Here, the Family Court's custody decision is amply supported by the record. [*2]Although there was evidence that the father was a loving parent, the Family Court concluded that it was in the children's best interests to reside with their mother, who had been their primary caretaker for most of their lives and was better able to provide for their emotional and intellectual development. Contrary to the father's contention, there was also a sound basis for disregarding the recommendation of the children's therapist, who had never interviewed the mother or observed her interaction with the children (see Young v Young, 212 AD2d 114 [1995]; Matter of Rebecca B., 204 AD2d 57 [1994]; Matter of Williams v Williams, 188 AD2d 906 [1992]; Matter of Gloria S. v Richard B., 80 AD2d 72 [1981]).
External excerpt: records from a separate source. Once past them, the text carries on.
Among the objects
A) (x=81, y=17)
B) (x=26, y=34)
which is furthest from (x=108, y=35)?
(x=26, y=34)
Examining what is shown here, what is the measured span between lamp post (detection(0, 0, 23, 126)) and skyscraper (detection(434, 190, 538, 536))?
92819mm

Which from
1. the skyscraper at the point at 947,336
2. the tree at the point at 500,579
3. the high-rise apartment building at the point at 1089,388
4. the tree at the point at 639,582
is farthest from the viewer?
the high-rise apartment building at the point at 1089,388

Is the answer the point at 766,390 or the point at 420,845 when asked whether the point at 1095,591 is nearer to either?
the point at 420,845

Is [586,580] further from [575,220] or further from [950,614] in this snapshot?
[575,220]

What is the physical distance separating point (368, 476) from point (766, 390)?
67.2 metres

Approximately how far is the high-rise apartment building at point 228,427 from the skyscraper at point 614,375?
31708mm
Moreover, the liberal visitation schedule gives the father a meaningful opportunity to maintain a close relationship with the children (see Matter of Tropea v Tropea, 87 NY2d 727 [1996]).

Pursuant to a decision and order on motion dated April 23, 2003, this Court directed the Family Court to conduct a reconstruction hearing with respect to those portions of the custody proceeding that could not be transcribed because the tape recordings were inaudible. As the father failed to establish that the reconstruction hearing was inadequate to protect his right to appeal, there is no need to remit the matter to the Family Court for a new custody hearing (see Matter of Nellie R. v Betty S., 187 AD2d 597 [1992]; People v Andino, 183 AD2d 834 [1992]). Ritter, J.P., Townes, Mastro and Skelos, JJ., concur.